気がつけば、俺はただテーブルの上に置いた球を発射するだけの遊びに、夢中になっていた。

完全下校30分前のチャイムに、ようやく時間の経過を知る。

やべ、早く片付けて、帰らなくっちゃ。

発射スイッチを入れるタイミングの切り替え、もしくはシリンダーの動きを調整する方法を考えないとな。

ただ単に電池につないだだけのシリンダーは、単純なピストン運動を無制限にくり返していた。

空中を飛ばすのと、机の上を滑らすのとでは違うだろうけど、出力だけは予想通りだ。

そこまで考えておいてから、ため息をついて立ち上がる。

床に散乱した球を拾って片付けると、シリンダーを棚に戻して鍵をかけた。

そういえば山崎のやつ、本当に今日も来なかったな。

別に一人でやることが嫌なわけじゃないし、嫌いじゃない。

だけど、俺のことを一番に理解し、いつも一緒にいてくれるものだと思っていた親友が、こんなにもあっさりと離れていくとは、思いもしなかった。

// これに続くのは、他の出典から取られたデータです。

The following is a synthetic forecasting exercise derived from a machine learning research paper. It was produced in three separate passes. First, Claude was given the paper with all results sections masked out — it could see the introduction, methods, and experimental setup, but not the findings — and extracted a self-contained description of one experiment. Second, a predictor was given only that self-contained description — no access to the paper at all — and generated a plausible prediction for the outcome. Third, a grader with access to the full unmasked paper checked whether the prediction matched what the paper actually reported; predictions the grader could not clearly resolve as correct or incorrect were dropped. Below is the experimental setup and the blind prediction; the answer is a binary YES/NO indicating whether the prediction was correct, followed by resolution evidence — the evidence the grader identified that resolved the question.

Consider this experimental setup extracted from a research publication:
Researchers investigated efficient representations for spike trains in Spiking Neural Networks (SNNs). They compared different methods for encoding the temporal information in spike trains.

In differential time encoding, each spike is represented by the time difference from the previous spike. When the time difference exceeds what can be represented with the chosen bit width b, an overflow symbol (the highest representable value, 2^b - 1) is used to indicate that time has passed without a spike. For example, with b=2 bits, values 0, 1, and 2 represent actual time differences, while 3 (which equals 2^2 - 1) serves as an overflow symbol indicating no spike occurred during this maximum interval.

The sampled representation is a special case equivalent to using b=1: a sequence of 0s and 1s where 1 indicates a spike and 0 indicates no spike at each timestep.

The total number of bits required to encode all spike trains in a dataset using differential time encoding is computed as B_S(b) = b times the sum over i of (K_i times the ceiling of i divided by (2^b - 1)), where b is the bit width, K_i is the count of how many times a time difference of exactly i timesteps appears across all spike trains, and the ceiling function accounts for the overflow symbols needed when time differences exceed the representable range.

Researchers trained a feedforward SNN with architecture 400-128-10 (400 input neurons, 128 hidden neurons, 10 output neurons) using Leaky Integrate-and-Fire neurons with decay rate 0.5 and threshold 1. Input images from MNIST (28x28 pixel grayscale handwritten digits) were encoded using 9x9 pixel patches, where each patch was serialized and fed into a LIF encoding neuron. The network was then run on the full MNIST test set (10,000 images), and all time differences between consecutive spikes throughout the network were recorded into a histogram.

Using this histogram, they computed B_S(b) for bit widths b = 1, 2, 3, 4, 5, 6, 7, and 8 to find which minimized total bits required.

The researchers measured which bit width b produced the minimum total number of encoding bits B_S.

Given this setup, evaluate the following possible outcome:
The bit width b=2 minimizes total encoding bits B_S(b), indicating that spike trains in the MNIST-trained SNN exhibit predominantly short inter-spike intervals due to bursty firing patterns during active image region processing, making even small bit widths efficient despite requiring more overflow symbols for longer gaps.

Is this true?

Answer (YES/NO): YES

今の山崎が、俺のことをどう思っているのかは分からない。

だけど、俺の中では、山崎は山崎のままだった。

朝の教室、山崎はいつもと変わらない。

挨拶をすれば、普通に挨拶を返す。

だけど、そのまま素通りして、すぐに別の奴らのところへ行く。

そのことに、なにか問題があるわけじゃない。

これまでにだって、そんな時はあった。

部活のこととか、マシン制作のこととか、そんな問題がこの世に全く存在していないかのような顔をして、普通に接してくる。

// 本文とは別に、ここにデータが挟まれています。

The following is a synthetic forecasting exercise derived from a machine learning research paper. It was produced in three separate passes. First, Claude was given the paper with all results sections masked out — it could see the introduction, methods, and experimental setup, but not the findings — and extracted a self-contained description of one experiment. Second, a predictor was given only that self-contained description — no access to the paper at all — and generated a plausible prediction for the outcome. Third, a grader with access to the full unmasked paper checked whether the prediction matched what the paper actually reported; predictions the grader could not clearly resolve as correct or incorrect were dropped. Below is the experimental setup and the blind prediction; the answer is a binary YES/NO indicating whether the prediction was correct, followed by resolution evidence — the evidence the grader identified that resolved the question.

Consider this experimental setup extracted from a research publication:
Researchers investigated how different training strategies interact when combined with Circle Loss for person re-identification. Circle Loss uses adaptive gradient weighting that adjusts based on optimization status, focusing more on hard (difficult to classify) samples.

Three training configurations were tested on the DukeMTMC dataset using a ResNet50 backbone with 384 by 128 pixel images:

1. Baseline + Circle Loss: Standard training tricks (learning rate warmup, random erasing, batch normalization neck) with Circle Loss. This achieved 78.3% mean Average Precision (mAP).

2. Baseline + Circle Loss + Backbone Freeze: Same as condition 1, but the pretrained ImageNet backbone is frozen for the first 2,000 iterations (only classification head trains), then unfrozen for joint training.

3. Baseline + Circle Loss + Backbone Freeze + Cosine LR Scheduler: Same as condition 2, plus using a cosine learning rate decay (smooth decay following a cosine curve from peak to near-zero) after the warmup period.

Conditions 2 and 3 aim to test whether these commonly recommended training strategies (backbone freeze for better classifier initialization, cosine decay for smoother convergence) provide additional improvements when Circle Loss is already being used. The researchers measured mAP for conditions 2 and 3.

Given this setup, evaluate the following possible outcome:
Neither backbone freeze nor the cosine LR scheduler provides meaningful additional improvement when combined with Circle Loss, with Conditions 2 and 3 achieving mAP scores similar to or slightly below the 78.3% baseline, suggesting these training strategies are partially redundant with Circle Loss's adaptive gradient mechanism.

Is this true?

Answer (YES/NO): NO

だけどそのことを俺もあいつも、あえて口に出して言わないのは、お互いにどこかで避けているからだ。

「じゃあな、おつかれー」

放課後の開始と共に、山崎は飛び出ていく。

行き先は決まっている。

1年の拠点にしている、体育館倉庫だ。

あいつは自分より下の人間を作って、そこでふんぞり返って偉そうにしているのが、好きな奴だったんだな。

迷惑な男だ。

そんな一面があったなんて、初めて知ったよ。

俺はあんなことでケンカしたなんて思ってないのに、山崎にとっては、そうじゃないみたいだ。